Introduction
Hydatid disease is a worldwide zoonosis, but endemic in some regions.
Cystic hydatid disease or hydatidosis is caused by the cestodeEchinococcus granulosus , whereas alveolar hydatid disease is
caused by Echinococcus multilocularis . The cestode life cycle
requires a definitive host that harbours the mature parasite and an
intermediate host for the immature stage of the parasite. Humans are
accidental dead end hosts, who acquire the eggs via the feco-oral route.
The liver is most often affected in adults, whereas lungs are more
frequently involved in children1. The clinical
presentation depends on cyst site, size and complications like
infection. In more than one-third cases, the condition can be
asymptomatic2. Symptomatic children develop cough,
chest pain, shortness of breath, expectoration, fever and hemoptysis.
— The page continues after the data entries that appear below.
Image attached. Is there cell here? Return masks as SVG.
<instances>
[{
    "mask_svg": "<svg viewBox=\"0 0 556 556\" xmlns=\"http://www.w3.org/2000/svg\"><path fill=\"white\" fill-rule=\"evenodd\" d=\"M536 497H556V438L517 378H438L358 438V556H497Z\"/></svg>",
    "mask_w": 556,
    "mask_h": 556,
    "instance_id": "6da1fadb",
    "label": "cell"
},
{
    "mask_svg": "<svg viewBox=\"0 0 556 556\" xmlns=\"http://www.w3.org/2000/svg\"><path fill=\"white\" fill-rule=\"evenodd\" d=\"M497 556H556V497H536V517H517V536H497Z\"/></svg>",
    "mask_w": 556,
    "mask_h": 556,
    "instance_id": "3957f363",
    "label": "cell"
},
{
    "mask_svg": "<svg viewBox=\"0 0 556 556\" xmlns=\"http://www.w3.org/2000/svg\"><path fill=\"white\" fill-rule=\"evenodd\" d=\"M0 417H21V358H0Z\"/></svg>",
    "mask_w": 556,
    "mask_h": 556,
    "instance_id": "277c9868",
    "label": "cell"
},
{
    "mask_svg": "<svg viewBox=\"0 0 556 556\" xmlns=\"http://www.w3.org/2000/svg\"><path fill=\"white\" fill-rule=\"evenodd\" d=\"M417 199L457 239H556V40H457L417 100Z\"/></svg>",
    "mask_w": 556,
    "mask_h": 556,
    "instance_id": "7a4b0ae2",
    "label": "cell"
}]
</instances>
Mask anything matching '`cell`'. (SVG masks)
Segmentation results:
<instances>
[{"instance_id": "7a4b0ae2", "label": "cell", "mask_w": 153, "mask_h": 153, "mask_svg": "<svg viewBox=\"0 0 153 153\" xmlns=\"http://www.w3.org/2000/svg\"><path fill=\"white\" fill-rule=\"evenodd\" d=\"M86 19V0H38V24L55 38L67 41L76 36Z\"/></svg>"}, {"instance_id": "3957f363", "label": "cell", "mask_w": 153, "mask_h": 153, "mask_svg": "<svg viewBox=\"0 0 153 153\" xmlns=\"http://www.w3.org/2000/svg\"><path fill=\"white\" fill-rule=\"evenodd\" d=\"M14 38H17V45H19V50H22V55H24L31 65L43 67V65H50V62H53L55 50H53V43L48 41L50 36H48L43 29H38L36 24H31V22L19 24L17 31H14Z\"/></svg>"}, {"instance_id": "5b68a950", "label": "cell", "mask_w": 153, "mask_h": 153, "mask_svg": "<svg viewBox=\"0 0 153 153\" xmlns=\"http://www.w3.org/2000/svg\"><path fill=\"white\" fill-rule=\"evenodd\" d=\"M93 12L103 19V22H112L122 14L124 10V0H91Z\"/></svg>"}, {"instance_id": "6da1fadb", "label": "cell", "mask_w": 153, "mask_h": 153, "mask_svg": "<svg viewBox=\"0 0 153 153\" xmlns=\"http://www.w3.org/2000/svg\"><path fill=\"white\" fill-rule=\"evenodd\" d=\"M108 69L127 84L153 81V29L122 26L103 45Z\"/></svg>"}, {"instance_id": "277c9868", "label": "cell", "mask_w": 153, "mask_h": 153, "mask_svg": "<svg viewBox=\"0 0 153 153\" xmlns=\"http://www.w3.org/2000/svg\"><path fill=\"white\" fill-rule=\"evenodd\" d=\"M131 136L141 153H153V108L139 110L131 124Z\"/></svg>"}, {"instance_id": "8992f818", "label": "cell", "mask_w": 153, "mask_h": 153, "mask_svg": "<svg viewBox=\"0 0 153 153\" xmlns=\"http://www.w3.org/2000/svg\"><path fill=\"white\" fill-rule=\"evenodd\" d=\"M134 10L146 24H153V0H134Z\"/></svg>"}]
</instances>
The diagnosis can be suspected on the basis of endemicity, history of
exposure to sheep or dogs, chest imaging showing a single or multiple
cysts and positive serology test. Uncomplicated pulmonary cysts appear
as homogenous radio opacities on chest xray and well circumscribed fluid
attenuation lesions on CT. Complicated cysts sometimes have appearances
described as crescent sign, cumbo sign, water lily sign, etc., however,
there may be atypical radiologic signs. Chest ultrasonography may detect
peripheral lesions. ELISA for IgG antibodies has sensitivity of 85-98%
for liver cysts, but only 50-60% for lung cysts, thereby creating false
positive and false negative reports3. Percutaneous
aspiration of the cyst carries the risk of rupture and an anaphylactic
reaction. Thus, there is no established method to confirm the diagnosis
and this can be done only by pathologic examination of surgically
excised cysts.
Here we report a series of eight children with suspected and unsuspected
lung hydatid who underwent bronchoscopy and bronchoalveolar lavage (BAL)
under conscious sedation. We were able to confirm hydatid disease in
seven children using this novel approach.